Excluding the Covid-19 pandemic period, annual growth was the lowest since 1992, the year that included a gradual recovery from a recession in 1991.

The economy remained in a deep per capita recession, with gross domestic product per capita falling 0.4% from the previous quarter, a sixth consecutive quarterly fall, the ABS said.

A big area of weakness in the economy was household spending, which fell 0.2% from the first quarter, detracting 0.1 percentage point from GDP growth.

On a yearly basis, consumption growth came in at just 0.5% in the second quarter, well below the 1.1% figure the RBA had expected, and was broad-based.

The soft growth report comes as the RBA continues to warn that inflation remains stubbornly high, ruling out near-term interest-rate cuts.

RBA Gov. Michele Bullock said last month that near-term rate cuts aren’t being considered.

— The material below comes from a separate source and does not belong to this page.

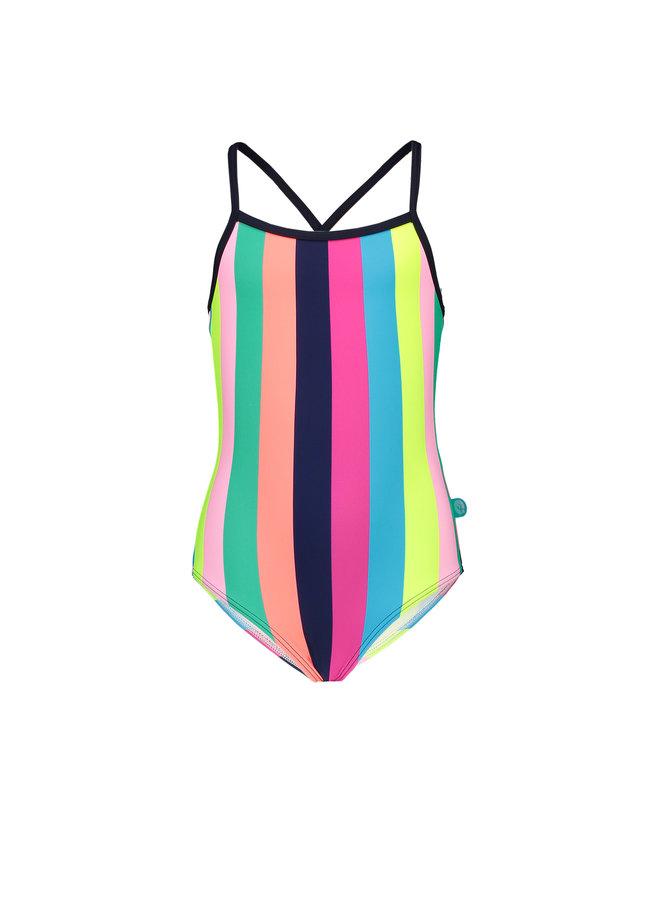 Girls tropical stripes ao swimsuit - Tropical stripes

Money markets have priced in a cut at the end of this year, while most economists expect that the RBA will stand pat until early 2025.

Treasurer Jim Chalmers has warned this week that high interest rates are “smashing the economy.”

Still, with income tax cuts delivered at the start of July, there are some expectations that consumers will be in a better position to spend in the third quarter, reviving the economy to some degree.

“Output has now grown at 0.2% for three consecutive quarters now. That leaves little doubt that the economy is growing well below potential,” said Abhijit Surya, economist at Capital Economics.

“But if activity does continue to disappoint, the RBA could well cut interest rates sooner,” Surya added.

Government spending rose 1.4% over the quarter, due in part to strength in social-benefits programs for health services, the ABS said.